Provided passage Block Start
Last month, Michael Zehaf Bibeau fatally shot a soldier stationed at the Canada War Memorial in Ottawa. After fleeing the scene, he raced for the capital, where Kevin Vickers, a Canadian House of Commons sergeant-at-arms, killed him in a gunfight. The shock of this unprecedented attack on Canadian soil resonated throughout the country and around the world. Unquestionably, there is a security problem in Canada that must be resolved to ensure the safety of its political officials.

But new legislation intended to do just that is now on the table in Canada. The Protection of Canada from Terrorists Act, or Bill C-44, will radically increase the power of spy agencies in the country. C-44, introduced by the Canadian Parliament just five days after the attack, would “lower the threshold for preventative arrests” by the Royal Canadian Mounted Police (RCMP), authorize Communications Security Establishment Canada (CSEC), Canada’s NSA-equivalent, to eavesdrop on foreign countries and increase protections for intelligence informants. On the surface, this legislation may seem necessary to protect Canadian citizens from terrorist threats. Unfortunately, the bill is extremely damaging to citizens’ rights, especially the right to privacy.

This isn’t the first time the Canadian government has been accused of overstepping their bounds. Last year, documents released by whistleblower Edward Snowden revealed CSEC’s capability to spy on Canadian citizens through airport Wi-Fi networks and phone metadata collection. Though phone metadata collection doesn’t record the content of conversation, it can include both parties’ phone numbers, location data, call duration, time of the call and other unique identifiers.

This type of overarching surveillance is a direct violation of a person’s basic privacy rights. Allowing the government to indiscriminately spy on its citizens denies them of their ability to function in a free society. Griswold v. Connecticut (1965) set the precedent for a constitutional ‘right to privacy’ in the US, a model that most liberal democracies have warped in recent decades.
Provided passage Block End
Supplied entries Block Start
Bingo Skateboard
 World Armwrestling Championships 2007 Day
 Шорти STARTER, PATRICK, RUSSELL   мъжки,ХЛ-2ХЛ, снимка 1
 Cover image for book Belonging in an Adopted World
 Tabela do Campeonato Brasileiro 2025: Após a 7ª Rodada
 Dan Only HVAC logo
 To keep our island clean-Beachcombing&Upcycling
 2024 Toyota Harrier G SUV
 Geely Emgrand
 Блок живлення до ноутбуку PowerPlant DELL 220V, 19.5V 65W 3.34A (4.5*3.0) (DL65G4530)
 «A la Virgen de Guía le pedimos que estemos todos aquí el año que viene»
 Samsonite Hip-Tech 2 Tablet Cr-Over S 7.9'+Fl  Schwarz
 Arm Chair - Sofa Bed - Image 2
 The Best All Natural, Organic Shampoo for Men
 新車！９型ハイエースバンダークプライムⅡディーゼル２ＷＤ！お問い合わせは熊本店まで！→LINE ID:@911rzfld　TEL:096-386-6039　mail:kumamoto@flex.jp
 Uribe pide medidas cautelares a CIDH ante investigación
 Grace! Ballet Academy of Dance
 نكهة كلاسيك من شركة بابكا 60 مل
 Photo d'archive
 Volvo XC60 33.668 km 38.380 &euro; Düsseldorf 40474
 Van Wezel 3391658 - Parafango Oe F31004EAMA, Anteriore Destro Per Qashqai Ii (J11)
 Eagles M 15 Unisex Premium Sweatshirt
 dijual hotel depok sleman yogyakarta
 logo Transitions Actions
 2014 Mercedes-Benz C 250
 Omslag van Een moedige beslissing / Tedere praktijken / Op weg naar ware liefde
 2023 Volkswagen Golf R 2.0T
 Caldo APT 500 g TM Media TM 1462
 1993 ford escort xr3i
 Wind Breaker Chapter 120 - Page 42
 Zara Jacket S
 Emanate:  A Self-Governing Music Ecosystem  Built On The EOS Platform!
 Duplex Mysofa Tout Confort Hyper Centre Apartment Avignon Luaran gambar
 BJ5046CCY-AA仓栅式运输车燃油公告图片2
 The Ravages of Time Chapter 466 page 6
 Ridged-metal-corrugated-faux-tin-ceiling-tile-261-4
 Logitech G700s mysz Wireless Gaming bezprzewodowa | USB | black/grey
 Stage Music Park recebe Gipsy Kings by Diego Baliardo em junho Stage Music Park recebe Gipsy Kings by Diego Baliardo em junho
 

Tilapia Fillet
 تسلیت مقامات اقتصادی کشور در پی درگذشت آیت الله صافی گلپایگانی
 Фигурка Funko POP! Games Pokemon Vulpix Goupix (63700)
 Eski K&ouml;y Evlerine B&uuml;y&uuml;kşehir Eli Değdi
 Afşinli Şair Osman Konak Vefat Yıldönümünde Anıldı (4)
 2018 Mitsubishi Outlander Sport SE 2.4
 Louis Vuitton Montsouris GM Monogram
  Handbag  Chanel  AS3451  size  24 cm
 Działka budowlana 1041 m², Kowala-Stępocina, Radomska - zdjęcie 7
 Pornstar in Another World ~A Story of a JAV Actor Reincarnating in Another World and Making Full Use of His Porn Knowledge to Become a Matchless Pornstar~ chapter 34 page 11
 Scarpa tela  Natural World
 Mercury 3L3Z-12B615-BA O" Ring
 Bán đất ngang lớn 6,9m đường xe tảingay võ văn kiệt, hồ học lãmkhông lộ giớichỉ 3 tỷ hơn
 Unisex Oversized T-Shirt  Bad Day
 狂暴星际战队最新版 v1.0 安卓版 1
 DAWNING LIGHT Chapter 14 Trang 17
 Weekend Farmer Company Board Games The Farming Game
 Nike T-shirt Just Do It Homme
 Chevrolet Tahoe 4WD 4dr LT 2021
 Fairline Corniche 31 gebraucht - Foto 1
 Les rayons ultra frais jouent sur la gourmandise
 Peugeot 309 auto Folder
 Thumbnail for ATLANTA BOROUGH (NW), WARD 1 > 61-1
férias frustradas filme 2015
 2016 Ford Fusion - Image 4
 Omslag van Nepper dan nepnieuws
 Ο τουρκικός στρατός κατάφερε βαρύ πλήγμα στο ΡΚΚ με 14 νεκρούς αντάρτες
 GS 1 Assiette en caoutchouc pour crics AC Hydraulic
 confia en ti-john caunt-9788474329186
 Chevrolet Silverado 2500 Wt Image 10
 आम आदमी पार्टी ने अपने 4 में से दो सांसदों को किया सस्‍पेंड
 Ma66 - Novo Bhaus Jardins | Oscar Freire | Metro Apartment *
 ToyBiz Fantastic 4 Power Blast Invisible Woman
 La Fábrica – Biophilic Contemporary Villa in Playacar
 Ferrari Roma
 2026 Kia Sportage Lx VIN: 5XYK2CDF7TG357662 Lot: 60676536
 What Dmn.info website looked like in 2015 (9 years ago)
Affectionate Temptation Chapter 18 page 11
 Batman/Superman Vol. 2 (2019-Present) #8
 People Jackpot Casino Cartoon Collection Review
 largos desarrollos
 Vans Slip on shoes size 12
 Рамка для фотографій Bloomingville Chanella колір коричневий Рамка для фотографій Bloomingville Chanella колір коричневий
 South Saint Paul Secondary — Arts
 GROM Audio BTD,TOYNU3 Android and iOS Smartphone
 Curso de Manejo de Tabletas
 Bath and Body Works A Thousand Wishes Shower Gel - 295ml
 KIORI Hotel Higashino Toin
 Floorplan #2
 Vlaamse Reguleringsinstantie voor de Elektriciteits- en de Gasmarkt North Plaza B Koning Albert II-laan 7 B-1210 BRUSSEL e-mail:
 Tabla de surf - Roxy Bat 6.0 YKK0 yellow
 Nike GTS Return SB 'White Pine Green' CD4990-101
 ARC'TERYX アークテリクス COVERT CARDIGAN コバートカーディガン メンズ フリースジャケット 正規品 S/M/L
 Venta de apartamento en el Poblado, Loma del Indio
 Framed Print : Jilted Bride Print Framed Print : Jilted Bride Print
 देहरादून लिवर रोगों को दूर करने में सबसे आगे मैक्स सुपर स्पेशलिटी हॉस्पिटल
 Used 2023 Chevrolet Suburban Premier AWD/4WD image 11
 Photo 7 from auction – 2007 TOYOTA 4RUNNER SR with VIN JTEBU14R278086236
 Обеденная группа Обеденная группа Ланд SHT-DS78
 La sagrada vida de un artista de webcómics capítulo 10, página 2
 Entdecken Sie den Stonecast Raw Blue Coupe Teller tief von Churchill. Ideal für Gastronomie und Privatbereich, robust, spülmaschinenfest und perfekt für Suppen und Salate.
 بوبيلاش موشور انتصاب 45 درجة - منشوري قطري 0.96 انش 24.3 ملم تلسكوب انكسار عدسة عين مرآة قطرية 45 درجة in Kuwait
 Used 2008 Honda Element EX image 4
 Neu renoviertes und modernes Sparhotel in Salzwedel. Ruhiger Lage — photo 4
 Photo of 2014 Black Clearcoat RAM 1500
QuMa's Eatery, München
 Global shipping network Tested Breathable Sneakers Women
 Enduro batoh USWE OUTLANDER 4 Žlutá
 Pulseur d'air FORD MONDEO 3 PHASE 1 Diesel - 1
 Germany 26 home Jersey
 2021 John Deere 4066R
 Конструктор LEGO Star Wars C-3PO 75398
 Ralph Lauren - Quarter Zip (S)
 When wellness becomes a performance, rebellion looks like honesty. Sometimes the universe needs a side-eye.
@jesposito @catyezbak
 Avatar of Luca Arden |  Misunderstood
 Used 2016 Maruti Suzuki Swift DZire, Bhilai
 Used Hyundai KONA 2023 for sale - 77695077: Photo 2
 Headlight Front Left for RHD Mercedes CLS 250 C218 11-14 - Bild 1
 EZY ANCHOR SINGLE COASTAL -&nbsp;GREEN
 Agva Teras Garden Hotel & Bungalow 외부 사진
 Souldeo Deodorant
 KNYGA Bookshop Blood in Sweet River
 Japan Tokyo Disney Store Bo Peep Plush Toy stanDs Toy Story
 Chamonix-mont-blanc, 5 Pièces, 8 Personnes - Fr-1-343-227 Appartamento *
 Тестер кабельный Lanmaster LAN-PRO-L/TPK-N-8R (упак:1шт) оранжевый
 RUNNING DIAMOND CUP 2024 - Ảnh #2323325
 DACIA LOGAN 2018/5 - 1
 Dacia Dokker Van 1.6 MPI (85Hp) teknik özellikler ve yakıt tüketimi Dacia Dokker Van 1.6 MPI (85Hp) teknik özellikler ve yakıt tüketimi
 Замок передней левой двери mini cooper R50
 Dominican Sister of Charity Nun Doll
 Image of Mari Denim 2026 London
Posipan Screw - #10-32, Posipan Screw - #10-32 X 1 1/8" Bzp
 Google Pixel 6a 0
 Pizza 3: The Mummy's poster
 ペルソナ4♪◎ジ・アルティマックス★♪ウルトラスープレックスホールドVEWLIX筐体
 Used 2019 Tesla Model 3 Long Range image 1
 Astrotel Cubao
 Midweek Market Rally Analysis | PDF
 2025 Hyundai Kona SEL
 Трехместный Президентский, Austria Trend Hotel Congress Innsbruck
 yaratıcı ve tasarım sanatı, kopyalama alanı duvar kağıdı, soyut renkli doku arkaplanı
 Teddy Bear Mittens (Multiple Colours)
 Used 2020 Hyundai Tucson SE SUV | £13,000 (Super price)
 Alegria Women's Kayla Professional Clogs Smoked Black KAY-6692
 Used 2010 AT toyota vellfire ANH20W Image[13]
Supplied entries Block End
» Task statement
Please pick up the passage on Canada's anti-terrorism bill and privacy where it stops, and continue it. These items come from a separate source.

» Output of the exercise
The overreach by the Canadian government is, indeed, frightening and even irrational. A fascinating piece by Tom Henheffer, Executive Director of the Canadian Journalists for Free Expression, claims that in 2010 more Americans were killed by lightening strikes than terror attacks. Like the American PATRIOT Act, C-44 was drafted under the pretense of national security following a series of terrorist attacks. Already a controversial subject, privacy activists are harshly criticizing the bill that both violates their right to due process and leaves the government less accountable to the people.

Canada should, at all costs, avoid straying from this model and devolving into a surveillance state that stifles its citizens’ free speech. Afraid to speak out against the government or read controversial texts, the state loses out just as much as its citizens do. More specifically, taking away someone’s privacy kills his or her creativity. Concerned that the government is watching, people are unwilling to challenge the status quo and research or visit sites that may red flag their online activity. Likewise, people become less willing to create controversial content, worried the government is tracking their every keystroke. Glen Greenwald’s expertly presented TED Talk shows on how destructive the surveillance state can become when free speech is muted.

Recent history reveals that ramping up the development of a surveillance state greatly affects the rights of average citizens despite the minimal benefits they reap from such programs. Instead of following in the footsteps of the United States, Canada must rise to the occasion and avoid falling into the same rights-redacting spiral.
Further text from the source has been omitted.